What is needed
Write out word for word the lines of the records below, beginning with the line that contains "By appearance, is" and continuing through the end of the records.

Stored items
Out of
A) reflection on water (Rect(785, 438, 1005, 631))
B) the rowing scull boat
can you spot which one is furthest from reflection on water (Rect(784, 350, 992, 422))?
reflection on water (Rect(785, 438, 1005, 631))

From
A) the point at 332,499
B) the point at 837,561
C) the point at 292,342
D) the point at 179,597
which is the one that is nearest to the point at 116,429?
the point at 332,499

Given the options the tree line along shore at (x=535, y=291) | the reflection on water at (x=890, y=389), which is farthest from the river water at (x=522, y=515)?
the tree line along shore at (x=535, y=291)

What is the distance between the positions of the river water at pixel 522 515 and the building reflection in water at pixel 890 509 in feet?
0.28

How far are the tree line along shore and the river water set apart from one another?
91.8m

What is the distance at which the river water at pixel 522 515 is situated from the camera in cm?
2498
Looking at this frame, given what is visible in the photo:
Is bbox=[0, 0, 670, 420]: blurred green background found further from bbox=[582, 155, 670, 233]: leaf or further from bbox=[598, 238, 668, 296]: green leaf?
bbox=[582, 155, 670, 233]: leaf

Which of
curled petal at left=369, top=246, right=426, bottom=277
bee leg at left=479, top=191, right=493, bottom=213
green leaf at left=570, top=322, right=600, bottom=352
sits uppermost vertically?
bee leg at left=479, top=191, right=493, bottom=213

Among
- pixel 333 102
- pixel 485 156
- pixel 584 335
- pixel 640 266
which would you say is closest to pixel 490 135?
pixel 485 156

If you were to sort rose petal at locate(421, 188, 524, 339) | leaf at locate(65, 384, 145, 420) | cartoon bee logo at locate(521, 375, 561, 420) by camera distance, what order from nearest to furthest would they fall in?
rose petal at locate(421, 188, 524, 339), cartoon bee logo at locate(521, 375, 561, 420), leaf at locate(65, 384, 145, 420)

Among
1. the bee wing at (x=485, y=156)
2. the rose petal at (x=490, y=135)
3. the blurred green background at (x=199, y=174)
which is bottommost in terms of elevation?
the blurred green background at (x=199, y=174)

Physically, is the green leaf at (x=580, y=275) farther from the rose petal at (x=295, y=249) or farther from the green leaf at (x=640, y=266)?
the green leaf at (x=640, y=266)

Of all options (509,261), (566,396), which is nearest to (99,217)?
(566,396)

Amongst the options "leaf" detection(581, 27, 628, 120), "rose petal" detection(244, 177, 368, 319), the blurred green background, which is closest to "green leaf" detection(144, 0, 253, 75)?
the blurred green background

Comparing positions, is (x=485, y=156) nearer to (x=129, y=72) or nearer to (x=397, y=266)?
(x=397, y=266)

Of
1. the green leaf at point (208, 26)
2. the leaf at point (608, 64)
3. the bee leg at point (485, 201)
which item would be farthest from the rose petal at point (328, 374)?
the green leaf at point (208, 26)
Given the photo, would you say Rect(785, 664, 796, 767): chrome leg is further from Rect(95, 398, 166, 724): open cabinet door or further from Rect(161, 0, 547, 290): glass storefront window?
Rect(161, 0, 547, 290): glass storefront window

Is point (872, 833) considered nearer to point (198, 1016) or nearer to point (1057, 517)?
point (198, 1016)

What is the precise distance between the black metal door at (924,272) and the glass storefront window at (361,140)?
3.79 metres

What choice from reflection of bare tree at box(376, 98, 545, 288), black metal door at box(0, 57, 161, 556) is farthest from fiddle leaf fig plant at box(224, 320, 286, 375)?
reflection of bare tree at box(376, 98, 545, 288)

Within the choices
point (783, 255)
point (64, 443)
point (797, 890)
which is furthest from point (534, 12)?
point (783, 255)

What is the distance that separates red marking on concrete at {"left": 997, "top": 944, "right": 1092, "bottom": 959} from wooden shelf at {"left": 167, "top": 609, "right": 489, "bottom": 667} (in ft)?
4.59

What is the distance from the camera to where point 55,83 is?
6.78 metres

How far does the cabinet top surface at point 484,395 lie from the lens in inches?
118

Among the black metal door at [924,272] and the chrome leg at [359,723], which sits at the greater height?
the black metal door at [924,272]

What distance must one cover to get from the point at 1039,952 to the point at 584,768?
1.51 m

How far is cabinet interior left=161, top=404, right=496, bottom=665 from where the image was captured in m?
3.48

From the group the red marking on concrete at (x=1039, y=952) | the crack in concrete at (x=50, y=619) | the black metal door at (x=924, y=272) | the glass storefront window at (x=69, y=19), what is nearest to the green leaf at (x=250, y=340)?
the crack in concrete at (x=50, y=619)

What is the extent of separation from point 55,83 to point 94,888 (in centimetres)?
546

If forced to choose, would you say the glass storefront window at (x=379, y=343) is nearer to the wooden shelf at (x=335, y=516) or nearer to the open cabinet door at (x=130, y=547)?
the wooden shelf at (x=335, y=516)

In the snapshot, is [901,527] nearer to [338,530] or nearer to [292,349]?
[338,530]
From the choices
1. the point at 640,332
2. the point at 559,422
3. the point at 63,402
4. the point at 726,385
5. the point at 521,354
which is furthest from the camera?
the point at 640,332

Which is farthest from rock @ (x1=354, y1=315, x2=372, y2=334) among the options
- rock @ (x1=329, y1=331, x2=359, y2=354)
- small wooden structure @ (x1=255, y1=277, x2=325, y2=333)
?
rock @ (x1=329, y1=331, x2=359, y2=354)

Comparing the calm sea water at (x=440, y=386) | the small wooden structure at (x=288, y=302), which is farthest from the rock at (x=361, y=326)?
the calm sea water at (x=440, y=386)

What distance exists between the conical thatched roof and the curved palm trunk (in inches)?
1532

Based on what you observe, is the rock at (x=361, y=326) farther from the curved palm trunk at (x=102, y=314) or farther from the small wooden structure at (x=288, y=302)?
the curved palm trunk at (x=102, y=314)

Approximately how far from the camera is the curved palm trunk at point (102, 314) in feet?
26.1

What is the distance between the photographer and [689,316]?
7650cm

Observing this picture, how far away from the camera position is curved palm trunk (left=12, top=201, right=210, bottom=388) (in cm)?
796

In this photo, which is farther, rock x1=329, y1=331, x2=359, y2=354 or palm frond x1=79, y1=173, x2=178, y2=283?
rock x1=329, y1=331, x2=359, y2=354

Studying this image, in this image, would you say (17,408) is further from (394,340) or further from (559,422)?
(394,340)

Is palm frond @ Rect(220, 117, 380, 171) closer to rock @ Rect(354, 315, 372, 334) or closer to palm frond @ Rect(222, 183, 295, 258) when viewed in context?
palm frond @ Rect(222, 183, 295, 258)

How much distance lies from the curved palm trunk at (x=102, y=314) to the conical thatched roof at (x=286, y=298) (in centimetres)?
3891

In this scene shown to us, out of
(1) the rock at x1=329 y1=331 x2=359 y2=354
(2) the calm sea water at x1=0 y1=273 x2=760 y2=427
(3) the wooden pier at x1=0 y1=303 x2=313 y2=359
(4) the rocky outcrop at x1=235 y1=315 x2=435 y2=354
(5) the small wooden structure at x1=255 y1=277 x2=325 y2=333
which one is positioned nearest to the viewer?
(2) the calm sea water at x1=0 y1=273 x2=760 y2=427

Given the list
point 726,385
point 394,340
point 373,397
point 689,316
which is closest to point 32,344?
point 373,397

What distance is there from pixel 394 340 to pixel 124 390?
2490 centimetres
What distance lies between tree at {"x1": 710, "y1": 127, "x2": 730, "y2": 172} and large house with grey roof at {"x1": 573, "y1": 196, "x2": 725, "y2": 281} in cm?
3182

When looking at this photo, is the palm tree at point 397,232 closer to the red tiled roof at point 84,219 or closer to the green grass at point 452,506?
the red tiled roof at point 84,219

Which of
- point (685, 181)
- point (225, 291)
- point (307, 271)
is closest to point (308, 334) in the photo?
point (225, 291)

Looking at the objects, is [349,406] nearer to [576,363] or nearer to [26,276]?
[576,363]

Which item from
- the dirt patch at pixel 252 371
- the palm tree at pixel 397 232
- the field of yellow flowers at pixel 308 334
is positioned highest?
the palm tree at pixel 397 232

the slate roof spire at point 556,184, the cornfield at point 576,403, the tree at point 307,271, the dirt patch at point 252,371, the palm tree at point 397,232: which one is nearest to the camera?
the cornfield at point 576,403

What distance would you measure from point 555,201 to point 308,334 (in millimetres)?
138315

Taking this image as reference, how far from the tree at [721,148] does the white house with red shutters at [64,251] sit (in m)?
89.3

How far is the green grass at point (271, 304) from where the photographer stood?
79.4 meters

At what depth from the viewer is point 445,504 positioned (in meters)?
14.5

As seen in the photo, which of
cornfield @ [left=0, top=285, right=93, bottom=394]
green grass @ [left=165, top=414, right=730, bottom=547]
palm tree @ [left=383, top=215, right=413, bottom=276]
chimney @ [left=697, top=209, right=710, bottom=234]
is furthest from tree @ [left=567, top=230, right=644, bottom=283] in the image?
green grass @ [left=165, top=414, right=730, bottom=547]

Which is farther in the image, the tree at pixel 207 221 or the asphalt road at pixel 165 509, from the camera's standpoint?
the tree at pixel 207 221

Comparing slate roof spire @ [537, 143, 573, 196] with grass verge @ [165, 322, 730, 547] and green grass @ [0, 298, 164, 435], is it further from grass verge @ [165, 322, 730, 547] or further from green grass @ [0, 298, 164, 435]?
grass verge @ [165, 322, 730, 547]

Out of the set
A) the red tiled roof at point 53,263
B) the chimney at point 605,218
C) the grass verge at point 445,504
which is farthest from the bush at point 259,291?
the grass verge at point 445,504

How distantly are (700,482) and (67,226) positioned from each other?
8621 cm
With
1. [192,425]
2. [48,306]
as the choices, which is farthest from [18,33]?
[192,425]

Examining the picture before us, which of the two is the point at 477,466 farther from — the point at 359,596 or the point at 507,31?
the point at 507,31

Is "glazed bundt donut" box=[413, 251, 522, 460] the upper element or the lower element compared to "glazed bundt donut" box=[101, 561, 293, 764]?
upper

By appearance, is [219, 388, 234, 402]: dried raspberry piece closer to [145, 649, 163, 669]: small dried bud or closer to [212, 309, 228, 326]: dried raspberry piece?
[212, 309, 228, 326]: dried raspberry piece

Answer to the problem
By appearance, is [219, 388, 234, 402]: dried raspberry piece closer to [145, 649, 163, 669]: small dried bud or closer to [212, 309, 228, 326]: dried raspberry piece?
[212, 309, 228, 326]: dried raspberry piece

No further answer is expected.